Alert.png The wiki is deprecated and due to be decommissioned by the end of September 2022.
The content is being migrated to other supports, new updates will be ignored and lost.
If needed you can get in touch with EGI SDIS team using operations @ egi.eu.

MPI User Guide

From EGIWiki
Jump to navigation Jump to search


Introduction

This document is intended to help EGI user community to execute MPI applications on the European Grid Infrastructure. The document has been prepared by the EGI-InSPIRE project. Please provide feedback to Enol Fernández del Castillo (enolfc_AT_ifca_DOT_unican_DOT_es).

Many of the sites that are involved in the European Grid Infrastructure support various MPI implementations, such as: OpenMPI, MPICH 1/2. Site administrators may deploy any version of any MPI implementation to serve the needs of the site users.

Execution of MPI applications requires sites that properly support the submission and execution of parallel applications and the availability of a MPI implementation. Site administrators should check the gLite MPI v.1.0.0 release notes of EMI 1 Kebnekaise release or MPI-START v1.0.4 manual with the relevant information about the configuration of sites. Since not all of them have this support enabled, special tags e.g 'MPI-START|OpenMPI|MPICH2' are published via the information system to allow users to discover which are the sites that can be used for their executions.

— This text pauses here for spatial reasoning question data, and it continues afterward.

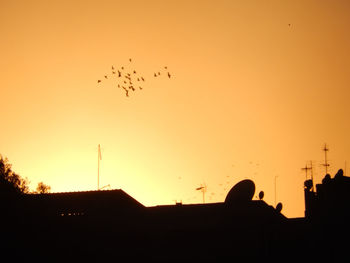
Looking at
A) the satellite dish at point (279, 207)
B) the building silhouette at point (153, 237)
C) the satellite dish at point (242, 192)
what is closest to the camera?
the building silhouette at point (153, 237)

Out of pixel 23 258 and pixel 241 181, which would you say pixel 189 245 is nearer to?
pixel 241 181

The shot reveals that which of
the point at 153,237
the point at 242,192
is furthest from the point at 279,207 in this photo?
the point at 153,237

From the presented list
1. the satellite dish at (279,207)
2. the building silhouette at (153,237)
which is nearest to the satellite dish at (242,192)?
the building silhouette at (153,237)

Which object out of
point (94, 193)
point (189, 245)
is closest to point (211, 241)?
point (189, 245)

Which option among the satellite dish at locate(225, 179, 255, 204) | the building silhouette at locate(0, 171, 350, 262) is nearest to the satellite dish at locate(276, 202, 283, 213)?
the building silhouette at locate(0, 171, 350, 262)

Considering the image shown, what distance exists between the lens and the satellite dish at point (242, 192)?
3678 centimetres

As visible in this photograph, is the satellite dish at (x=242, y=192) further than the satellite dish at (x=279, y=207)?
No

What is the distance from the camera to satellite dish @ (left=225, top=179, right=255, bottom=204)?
36781 millimetres

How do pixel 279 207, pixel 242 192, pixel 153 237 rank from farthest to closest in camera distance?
1. pixel 279 207
2. pixel 242 192
3. pixel 153 237

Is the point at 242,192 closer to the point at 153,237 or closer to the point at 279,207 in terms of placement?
the point at 153,237

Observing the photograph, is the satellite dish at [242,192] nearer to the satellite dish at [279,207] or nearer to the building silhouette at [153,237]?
the building silhouette at [153,237]

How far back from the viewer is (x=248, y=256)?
33.9 metres

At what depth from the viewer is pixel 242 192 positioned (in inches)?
1457

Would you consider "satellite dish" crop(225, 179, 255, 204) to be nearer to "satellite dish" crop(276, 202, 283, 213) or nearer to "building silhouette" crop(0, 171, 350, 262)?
"building silhouette" crop(0, 171, 350, 262)
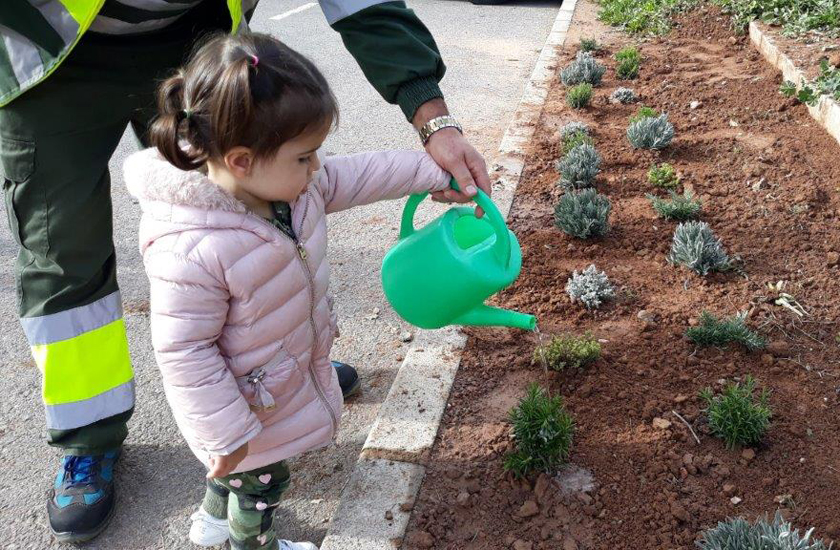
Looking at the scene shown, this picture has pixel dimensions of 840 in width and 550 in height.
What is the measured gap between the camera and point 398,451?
8.07 feet

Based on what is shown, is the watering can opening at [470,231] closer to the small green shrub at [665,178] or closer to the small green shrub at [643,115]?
the small green shrub at [665,178]

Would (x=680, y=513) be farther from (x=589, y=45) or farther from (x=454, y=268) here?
(x=589, y=45)

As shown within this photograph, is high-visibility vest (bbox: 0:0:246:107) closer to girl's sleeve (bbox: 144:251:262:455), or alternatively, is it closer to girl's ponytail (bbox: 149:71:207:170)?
girl's ponytail (bbox: 149:71:207:170)

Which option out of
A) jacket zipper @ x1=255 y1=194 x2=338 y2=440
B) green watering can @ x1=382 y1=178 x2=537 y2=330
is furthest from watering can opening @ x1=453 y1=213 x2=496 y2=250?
jacket zipper @ x1=255 y1=194 x2=338 y2=440

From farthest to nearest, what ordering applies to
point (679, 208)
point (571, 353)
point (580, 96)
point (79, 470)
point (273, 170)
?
1. point (580, 96)
2. point (679, 208)
3. point (571, 353)
4. point (79, 470)
5. point (273, 170)

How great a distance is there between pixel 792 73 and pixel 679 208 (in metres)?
2.17

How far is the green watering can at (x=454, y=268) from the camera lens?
2021 mm

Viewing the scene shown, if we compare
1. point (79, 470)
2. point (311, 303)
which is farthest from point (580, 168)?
point (79, 470)

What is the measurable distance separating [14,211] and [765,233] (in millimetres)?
3092

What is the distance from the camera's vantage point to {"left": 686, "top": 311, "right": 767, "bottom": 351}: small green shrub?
2764 millimetres

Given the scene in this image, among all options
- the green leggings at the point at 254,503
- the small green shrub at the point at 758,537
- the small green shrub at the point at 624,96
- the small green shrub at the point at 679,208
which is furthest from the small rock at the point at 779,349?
the small green shrub at the point at 624,96

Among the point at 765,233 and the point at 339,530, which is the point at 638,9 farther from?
the point at 339,530

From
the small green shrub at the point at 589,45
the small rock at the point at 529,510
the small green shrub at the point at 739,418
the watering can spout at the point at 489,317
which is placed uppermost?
the watering can spout at the point at 489,317

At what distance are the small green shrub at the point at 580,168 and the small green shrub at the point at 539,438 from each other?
6.40 feet
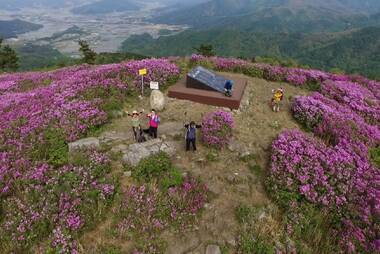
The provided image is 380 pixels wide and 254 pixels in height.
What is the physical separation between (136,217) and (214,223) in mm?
2597

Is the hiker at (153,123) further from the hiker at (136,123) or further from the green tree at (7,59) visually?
the green tree at (7,59)

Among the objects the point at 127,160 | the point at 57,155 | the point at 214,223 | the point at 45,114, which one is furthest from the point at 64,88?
the point at 214,223

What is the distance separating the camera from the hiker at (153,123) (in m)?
12.8

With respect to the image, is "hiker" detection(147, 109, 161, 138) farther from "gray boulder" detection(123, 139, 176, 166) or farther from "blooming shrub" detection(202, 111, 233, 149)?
"blooming shrub" detection(202, 111, 233, 149)

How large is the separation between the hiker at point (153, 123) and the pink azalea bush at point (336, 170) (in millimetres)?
5254

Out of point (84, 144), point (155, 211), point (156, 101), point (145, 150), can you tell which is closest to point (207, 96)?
point (156, 101)

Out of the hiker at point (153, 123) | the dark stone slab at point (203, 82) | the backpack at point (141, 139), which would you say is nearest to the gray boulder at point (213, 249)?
the backpack at point (141, 139)

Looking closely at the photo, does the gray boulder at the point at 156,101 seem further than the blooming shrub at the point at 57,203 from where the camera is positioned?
Yes

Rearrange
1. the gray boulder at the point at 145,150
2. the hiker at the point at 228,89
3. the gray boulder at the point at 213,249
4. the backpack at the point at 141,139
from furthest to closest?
the hiker at the point at 228,89 → the backpack at the point at 141,139 → the gray boulder at the point at 145,150 → the gray boulder at the point at 213,249

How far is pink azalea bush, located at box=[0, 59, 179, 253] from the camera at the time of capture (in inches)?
366

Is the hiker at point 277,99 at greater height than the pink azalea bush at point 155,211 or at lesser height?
greater

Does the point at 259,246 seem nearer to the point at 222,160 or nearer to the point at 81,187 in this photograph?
the point at 222,160

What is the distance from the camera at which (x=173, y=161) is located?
39.9 ft

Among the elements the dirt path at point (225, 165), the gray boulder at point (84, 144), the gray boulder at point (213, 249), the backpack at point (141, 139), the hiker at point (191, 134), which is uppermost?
the hiker at point (191, 134)
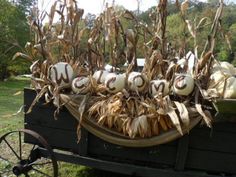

Sites may also install different implementations (or flavors) of MPI. It is important therefore that users can use the information system to locate sites with the software they require.

(information about the MPI wrapper allowing MPI jobs to be executed on two or more nodes having different locations on a different grid sites )

Current status of MPI supporting sites

The Service Availability Monitoring infrastructure of EGI monitors the status and correct configuration of MPI sites and suspend erronuous sites if necessary. This monitoring system tests MPI-START wrapper and it's supported MPI flavours by Nagios probes, standalone MPI implementations are not tested if the site doesn't support MPI-START wrapper. You can always check latest monitoring data for the sites at central MyEGI webpage.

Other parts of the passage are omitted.